It’s 10 AM on a random weekday morning, and I’m at home alone with my 3-year-old son. He’s plopped in front of the TV; teeth still unbrushed, pajamas still on. He’s been there an hour, maybe longer, while I’ve been busily answering work emails.
This is not unusual — in fact, it’s a pretty normal start to our day. I’m a mom who works at home and sometimes, the TV helps me get things done. (And no, I don’t feel ashamed to say that out loud.)
Finally, after three back-to-back episodes of Bubble Guppies (hey, they’re only 22 minutes), we head upstairs to get dressed. We take the dog for a walk, we play at the park, and circle back home a while later to have a snack.
At some point, I suggest drawing a picture, but my son rolls around on the floor with the dog instead and I’m just happy he’s occupied. Later, we’ll head to the grocery store, have some lunch, and maybe read a stack of books. He’ll play on his own some, or maybe trash the living room while I answer more emails. Together we’ll clean up the mess before it’s time to pick up his big sister from school.
In the afternoon, he sits next to her at the dining room table while she diligently works on an art project. He scribbles on a piece of paper, before taking scissors and chopping it into tiny pieces. It doesn’t occur to me that we’ve accomplished almost nothing today, and that it’s completely fine, until I have a flashback of when my daughter was exactly his same age, already in preschool and well on her way to “the path of success” — whatever I envisioned that to be at the time.
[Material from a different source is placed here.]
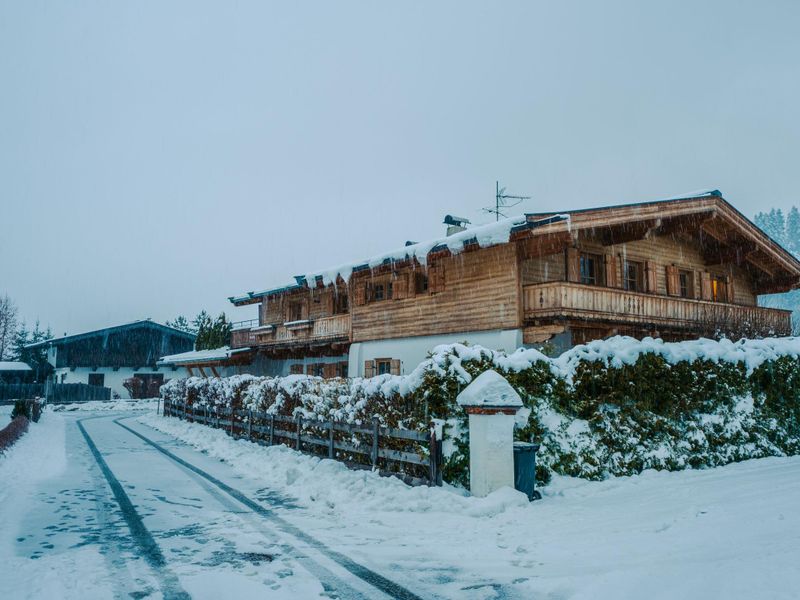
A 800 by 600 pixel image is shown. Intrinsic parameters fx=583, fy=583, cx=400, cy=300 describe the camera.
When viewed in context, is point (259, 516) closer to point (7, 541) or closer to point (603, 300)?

Throughout her three years of preschool, my daughter couldn’t yet draw form. I can still remember how that rattled me; how often I worried if she would be okay. Her preschool teachers assured me it was fine, and that she’d get there in her own time. But I couldn’t help but look around the room — other kids were drawing houses and trees, and it made me a nervous wreck.
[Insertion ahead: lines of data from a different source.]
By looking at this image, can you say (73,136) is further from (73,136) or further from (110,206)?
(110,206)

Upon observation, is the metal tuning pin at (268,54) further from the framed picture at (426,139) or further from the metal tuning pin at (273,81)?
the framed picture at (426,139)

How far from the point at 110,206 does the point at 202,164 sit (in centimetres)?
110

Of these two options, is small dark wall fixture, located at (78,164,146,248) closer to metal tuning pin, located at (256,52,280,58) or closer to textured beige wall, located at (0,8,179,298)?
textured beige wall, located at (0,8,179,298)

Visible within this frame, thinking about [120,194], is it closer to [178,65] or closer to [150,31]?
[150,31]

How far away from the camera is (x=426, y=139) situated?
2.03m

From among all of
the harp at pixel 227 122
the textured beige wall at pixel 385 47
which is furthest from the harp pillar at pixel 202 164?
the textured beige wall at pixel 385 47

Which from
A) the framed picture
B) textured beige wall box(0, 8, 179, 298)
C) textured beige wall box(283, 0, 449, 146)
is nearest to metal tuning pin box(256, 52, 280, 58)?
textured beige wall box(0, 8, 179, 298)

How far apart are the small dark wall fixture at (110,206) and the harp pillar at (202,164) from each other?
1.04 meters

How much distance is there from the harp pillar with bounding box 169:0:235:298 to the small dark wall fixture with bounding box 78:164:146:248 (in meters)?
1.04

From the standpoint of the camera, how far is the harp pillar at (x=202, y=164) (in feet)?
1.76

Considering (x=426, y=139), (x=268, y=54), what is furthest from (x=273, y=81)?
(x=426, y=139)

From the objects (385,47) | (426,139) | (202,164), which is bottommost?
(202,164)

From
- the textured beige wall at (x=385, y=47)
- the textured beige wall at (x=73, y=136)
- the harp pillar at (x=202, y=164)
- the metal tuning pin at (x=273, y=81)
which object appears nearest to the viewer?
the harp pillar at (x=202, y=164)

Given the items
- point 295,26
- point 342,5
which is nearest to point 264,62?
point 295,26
Meanwhile, my son would rather scribble than draw trees, and I’m not worried at all. He isn’t even in preschool yet, and I’m not worried about that either. He gets his social time from playing with neighbors and friends. In fact, just about everything we do and how we do it is a stark contrast to how I spent my days with my first child.
While we take our time picking out books at the library, playing outside, and generally enjoying one another, we don’t have a set schedule we stick to — or even a to-do list. Instead, we fly by the seat of our pants. And it turns out, I like it much better this way.
I may be a slightly less attentive parent this time around, but I believe my more relaxed approach is giving my son a gift that my older daughter didn’t receive: the gift of zero expectations.
Even as a baby, somehow I had expectations of what my daughter should be doing and what I should be doing with her. I felt pressured to take her to baby Gymboree classes and library story times, even though she was always the child wandering around while I chased her, as other kids sat listening intently on their bottoms. At home, I read to her constantly. I showed her flashcards with pictures and when people told me her verbal abilities were astounding, I credited it all to my dedicated parenting. She hardly ever sat in front of a screen, not until she was much older and certainly not for an hour or — God forbid — two.
With my son, though, I’ve somehow lost the need to be a perfect parent all of the time. I’m not mapping out our days from one moment to the next. I’m not obsessed over what he’s learning or what milestones he’s hit. And while he does have mega-three-nager tantrums from time to time, I’m essentially enjoying his childhood much more than I ever let myself with my first child.
In essence, I know better now. I know the value of letting a child be a child, while at the same time, giving myself a break. Still, I feel badly about how much I unintentionally expected from my firstborn. In my mind, she was a child prodigy. This kid was special, I told myself. I just knew it. I remember how my husband and I doted on her, hanging on every word she said. We would quote her to our friends and post relentless pictures on social media. I was in every way, a first time parent, but I didn’t yet understand how to just be and let be.
I’ve come to learn that children do things in their own good time and all the pressure I put on myself — and possibly, my child — wasn’t helpful. Neither were all the story times (which she didn’t hear a word of) or the over-stimulating Gymboree classes. Sometimes I wonder if my oldest will wear the scars, in some way or another, of absurd my expectations for her. Because for years, before I knew better, I had them too; and I wonder if she saw that or felt it from me.
I can’t turn back the hands of time and give my daughter the gift that my son has now. But these days, I care far more about both my kids’ happiness than their schedules, abilities, or even intelligence. I want the best for my kids, yes. But I’ve seen how expectations only stressed me to the point where I couldn’t enjoy the here and now.
These days, I keep my expectations at bay as best I can, and while my 3-year-old son is far from being able to draw a tree or a house, I know that one day, without me so much as putting a marker in his hand, there it will be.
In the meantime, I’m relieved that somehow I’ve let go of the pressure to chase another child around the library, shell out way too much money for baby classes, or stay up at night worrying whether I’m doing all the right things. I already know I’m not perfect. But it took me a while to finally be okay with my kids not being perfect, either.